Have you tried it or have you heard about anyone trying that? Yeah, so I can say you that, for example, Copilot is pretty bad and suggesting Gherkin. Actually, this bad example that I saw you, which is a script, was generated by Copilot,
but Copilot, okay, oh, I don't have this open anymore because there is also this closed beta of Copilot X which, you know, ships for Visual Studio Code insiders which is an early build and I asked it to provide
some examples and it were better, yeah. So perhaps if they put some more attention into it it may be better, yeah. Awesome, thank you. Right, first thing, first, thank you for the talk today. You argued against the use of behavior-driven design on the UI level but, I mean, you left unsaid
or probably you just hinted about the idea of using VDD at the model level. Would you argue for or against using VDD at that very internal layer and if so, is there any example that comes to mind? So personally, I have no objection
because if I understand correctly, you're asking if I would be against using VDD like lower, yeah, on the model. I see no problem with that personally but haven't done this. I think it might work. It should be good. Thank you again. Hello, thank you very much for the talk.

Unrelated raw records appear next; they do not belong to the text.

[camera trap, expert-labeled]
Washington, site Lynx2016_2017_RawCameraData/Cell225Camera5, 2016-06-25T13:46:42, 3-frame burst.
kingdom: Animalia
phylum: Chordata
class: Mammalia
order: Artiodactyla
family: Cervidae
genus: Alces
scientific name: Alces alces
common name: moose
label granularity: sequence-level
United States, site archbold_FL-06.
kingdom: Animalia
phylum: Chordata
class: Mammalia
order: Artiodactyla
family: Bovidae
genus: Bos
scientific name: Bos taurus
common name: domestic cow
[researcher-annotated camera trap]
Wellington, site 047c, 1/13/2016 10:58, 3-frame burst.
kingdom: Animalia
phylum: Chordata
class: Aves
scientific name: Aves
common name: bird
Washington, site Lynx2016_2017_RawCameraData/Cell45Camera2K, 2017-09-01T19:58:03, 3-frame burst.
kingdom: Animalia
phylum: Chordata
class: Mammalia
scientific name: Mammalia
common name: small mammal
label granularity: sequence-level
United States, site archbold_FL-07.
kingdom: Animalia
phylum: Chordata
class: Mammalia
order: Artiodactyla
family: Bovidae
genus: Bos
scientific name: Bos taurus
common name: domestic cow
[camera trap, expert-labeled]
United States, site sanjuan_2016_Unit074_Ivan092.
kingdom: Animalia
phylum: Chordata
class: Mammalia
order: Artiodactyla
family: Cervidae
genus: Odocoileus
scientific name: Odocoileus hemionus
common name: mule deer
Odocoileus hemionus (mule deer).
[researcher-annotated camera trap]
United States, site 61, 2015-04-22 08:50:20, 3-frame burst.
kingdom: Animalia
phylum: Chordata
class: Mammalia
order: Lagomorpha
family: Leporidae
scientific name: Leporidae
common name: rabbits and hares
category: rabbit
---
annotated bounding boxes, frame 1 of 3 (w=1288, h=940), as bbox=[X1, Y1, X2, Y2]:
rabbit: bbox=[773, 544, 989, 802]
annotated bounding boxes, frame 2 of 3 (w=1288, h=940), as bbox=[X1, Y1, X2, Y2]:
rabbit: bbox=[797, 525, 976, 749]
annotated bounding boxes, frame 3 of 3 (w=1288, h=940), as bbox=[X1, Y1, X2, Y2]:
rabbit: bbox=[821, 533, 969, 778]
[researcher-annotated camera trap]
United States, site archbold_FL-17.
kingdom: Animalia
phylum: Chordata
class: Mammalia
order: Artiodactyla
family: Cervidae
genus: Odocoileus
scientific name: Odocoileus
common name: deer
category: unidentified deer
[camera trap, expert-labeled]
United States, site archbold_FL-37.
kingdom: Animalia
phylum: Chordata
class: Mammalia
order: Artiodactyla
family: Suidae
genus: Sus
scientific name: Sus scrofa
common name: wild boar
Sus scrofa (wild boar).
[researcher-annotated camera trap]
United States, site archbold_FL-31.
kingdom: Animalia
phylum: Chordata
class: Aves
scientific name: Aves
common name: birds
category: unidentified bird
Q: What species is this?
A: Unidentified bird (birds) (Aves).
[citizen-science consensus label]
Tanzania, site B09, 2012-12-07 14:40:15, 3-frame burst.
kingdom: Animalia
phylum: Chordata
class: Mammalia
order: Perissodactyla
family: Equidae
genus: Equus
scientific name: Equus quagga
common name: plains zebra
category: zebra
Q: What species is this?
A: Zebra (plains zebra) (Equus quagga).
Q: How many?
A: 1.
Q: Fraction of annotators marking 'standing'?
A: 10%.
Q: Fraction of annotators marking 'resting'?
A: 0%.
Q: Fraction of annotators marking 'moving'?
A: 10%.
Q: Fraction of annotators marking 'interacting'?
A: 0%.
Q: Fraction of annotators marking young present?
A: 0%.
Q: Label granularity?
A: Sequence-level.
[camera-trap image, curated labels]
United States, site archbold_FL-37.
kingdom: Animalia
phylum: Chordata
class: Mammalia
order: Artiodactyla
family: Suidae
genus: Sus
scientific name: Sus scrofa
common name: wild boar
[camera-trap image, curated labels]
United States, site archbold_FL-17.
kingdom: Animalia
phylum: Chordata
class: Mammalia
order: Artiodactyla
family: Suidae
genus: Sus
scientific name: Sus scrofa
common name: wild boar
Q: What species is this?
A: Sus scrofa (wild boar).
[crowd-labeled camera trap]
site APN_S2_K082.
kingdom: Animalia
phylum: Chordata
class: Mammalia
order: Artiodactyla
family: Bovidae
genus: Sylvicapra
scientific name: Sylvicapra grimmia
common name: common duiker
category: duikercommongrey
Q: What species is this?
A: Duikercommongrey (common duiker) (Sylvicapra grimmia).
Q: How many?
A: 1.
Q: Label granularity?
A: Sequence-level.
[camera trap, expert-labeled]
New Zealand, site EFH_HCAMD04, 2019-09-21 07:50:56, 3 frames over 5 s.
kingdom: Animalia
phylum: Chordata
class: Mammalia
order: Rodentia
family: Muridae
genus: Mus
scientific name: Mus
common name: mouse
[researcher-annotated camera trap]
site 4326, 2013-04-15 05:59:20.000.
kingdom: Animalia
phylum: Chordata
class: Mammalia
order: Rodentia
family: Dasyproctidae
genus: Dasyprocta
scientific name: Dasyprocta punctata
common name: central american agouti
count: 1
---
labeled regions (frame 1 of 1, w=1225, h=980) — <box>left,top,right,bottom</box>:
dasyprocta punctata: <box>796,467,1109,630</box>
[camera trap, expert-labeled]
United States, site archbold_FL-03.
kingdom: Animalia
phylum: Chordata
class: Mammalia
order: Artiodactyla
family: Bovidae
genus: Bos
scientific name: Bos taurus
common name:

We are currently thinking about using VDD in our project and I'm wondering whether we should use behave or Pytest VDD and what are the features we should consider for our decision. Right, so I worked with behave 2018, I believe and as far as I checked before this talk,
we haven't released any version since then which is kind of interesting but also we had a couple of issues with behave like it wasn't really running tests in parallel so I remember there was a match request supposed to provide that feature. I don't know if it was merged.
We're now with Pytest VDD and I'm really fond of it. I think it makes the job. It's not ideal because for example, it doesn't support all the new syntax of Gherkin but it's more than enough for us, so to speak. This fork, Pytest VDD-NG
which I noticed it was some update four months ago and it has those features so I would just run a comparison between those two. Pytest VDD, if you already have experience with Pytest should be less deep learning curve so that would be my recommendation. Thank you.
Hi, thank you for your talk. It was super interesting. I have a question around, you mentioned code coverage just before but you also said that it's not really about coverage. I wonder what success looks like and what are the cues that tell you that you have enough scenarios or that your tests are broad enough for you to consider it a good code base or a healthy one?
I don't think there is a clear success scenario because the thing is that like with testing itself, yeah, we can have code coverage on 100% but it's only a metric of how many code actually we executed. With test scenarios in general,
you can only write those that you figure out or copilot suggests. So that's it. I wouldn't tell about it. We can use another metric but it's not easy to calculate or enforce. Are people actually using it and do they find it helpful?
So that's different. For example, if these scenarios are not too big that would be my success metric around it. But really, really tough question. Thank you for this one. I will be thinking about it all night. Yeah, so we'll thank everyone and thanks to Sebastian for the talk.